ПОСТАВЛЕННАЯ ЗАДАЧА 1:
Назовите все духовные должности, на которые, по словам фрагмента о реформации, народ избирает людей в системе, основы которой заложил Кальвин.
ПОСТАВЛЕННАЯ ЗАДАЧА 2:
Продолжите фрагмент о реформации с того места, где он заканчивается.

ВЫБРАННЫЙ ФРАГМЕНТ:
┏━━

И вот в условиях реформации оказалось, что, с одной стороны, могут существовать разные Церкви, имеющие разное представление о том, кто является легитимным правителем, а с другой – наряду с духовным сословием по-настоящему влиятельным стало бюргерство, сыгравшее большую роль в возникновении протестантизма. Божественная легитимация не исчезла, конечно, но должна была в известной степени «потесниться», предоставляя место легитимации народной. Все бо́льшую популярность стали приобретать представления об общественном договоре, т.е. о том, что власть проистекает не только сверху, но и снизу. Если в конкретном случае одно не противоречило другому, формировалось стабильное правление. Если же одни политические силы опирались на Церковь с божественным правом, а другие делали упор на общественный договор, возникали условия для гражданской войны. Скажем, гугенотские теоретики во Франции полагали, что народ стоит над королем, что он могущественнее монарха, что между правителем и представителями народа необходимо заключать договор, в соответствии с которым король должен защищать права общества, давшего согласие на его правление[621].
Третий итог реформации – это формирование образца для унификации людей. Как ни парадоксально, в той Европе, где многие интеллектуалы обращали теперь внимание на разнообразие идей, власти стремились к всеобъемлющему контролю. Максималистский вариант реформации повлиял не столько на жизнь современников, сколько на будущие преобразования европейского общества, осуществлявшиеся как в протестантской, так и в католической, а позднее даже в атеистической среде. Конечно, было бы сильным преувеличением считать, будто Кальвин в Женеве сумел сформировать эффективную теократию[622], однако он заложил основы системы, при которой народ избирает духовную власть – проповедников, богословов-учителей, старейшин, дьяконов. Эти духовные лидеры обретают легитимность благодаря народу, но фактически от него обособляются. Подобное положение позволяет им во многих важных вопросах воздействовать на власть светскую и контролировать нравы общества. В итоге у обывателя резко сужается личное пространство. Ему могут не позволить самому принимать даже элементарные житейские решения: ходить ли в церковь, читать ли Библию и другие книги, играть ли в азартные игры, посещать ли театры, балы, кабаки и бордели, выражаться ли тем или иным образом, отправлять ли своих детей в школу, которая имеет соответствующую идейную направленность. Правильное поведение в этой системе жестко предписывается, неправильное – запрещается. Того, кто не соблюдает общие правила, сначала увещевают, а затем (при необходимости) наказывают: в лучшем случае изгоняют из общины, в худшем – подвергают серьезным репрессиям[623].

┗━━

СВЕДЕНИЯ:
┏━━

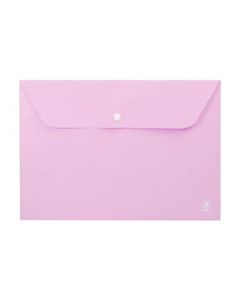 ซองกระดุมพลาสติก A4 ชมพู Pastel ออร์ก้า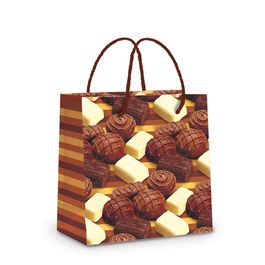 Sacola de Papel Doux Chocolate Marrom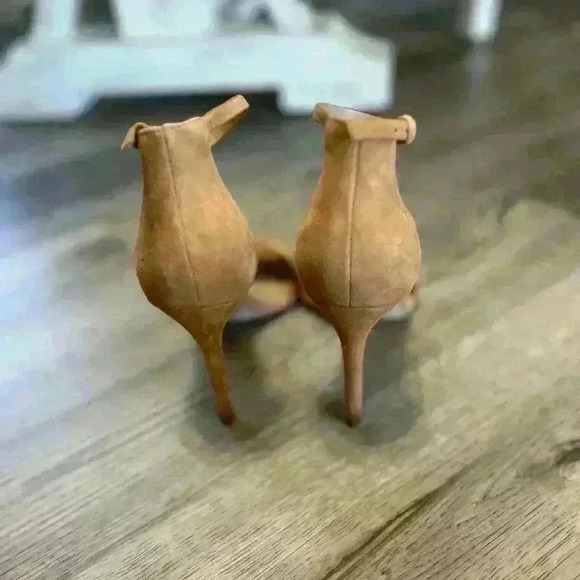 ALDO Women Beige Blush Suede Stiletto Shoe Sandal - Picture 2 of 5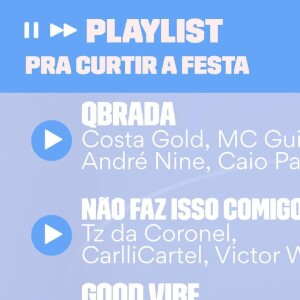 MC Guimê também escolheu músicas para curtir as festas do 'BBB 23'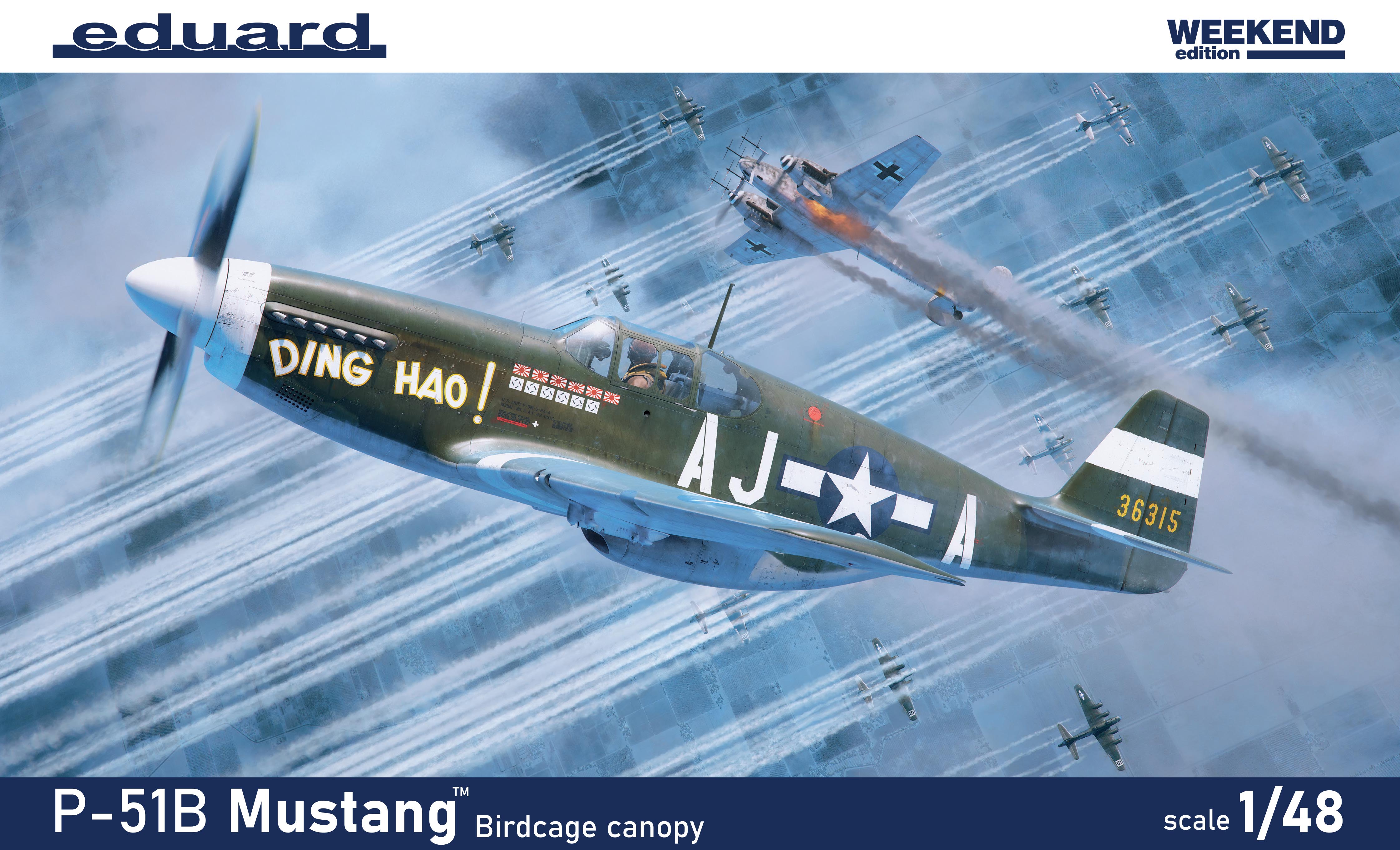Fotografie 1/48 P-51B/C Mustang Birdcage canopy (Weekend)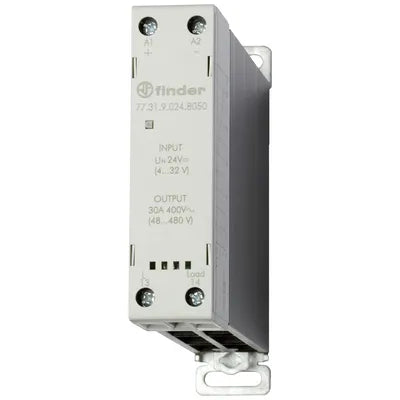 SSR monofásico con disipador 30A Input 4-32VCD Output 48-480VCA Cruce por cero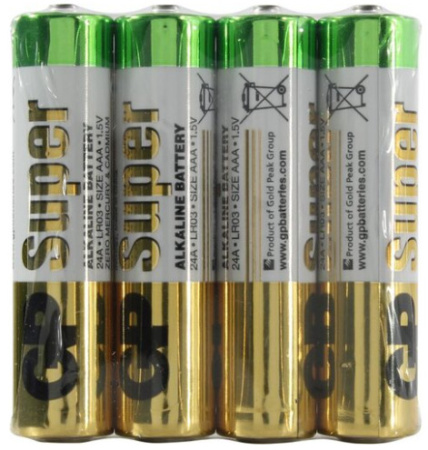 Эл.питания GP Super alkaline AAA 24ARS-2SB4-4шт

┗━━

ОТВЕТ 1:
Проповедники, богословы-учителя, старейшины, дьяконы.

ОТВЕТ 2:
Проблему буйства страстей и межклановых конфликтов, которую никак не могли решить ни ренессансный город, ни ренессансный гуманизм[624], в кальвинизме предполагалось устранить посредством максимально возможного подавления как самих страстей, так и вытекающих из них конфликтов. Тем самым закладывались основы системы, которая впоследствии получила у разных авторов название дисциплинарного общества, регулярного государства, полицейского государства и в конечном счете тоталитаризма. В этой системе, стремящейся к идеальной организации жизни человечества, правители уделяют внимание каждому члену сообщества, формируют его личность с использованием кнута и пряника, а в случае явной неудачи – устраняют. Если раньше Церковь просто оставляла на обочине большое число своих «блудных детей», сосредотачиваясь на пути в Град небесный и отказываясь брать на себя невыполнимую задачу достижения идеала в Граде земном, то теперь появилась задача тщательной зачистки всех «обочин». Внешне «женевская система» походила на испанскую инквизицию, но по сути стремилась к большему. Она брала на себя не только охранительные функции, но и функции выращивания нового человека и формирования нового общества.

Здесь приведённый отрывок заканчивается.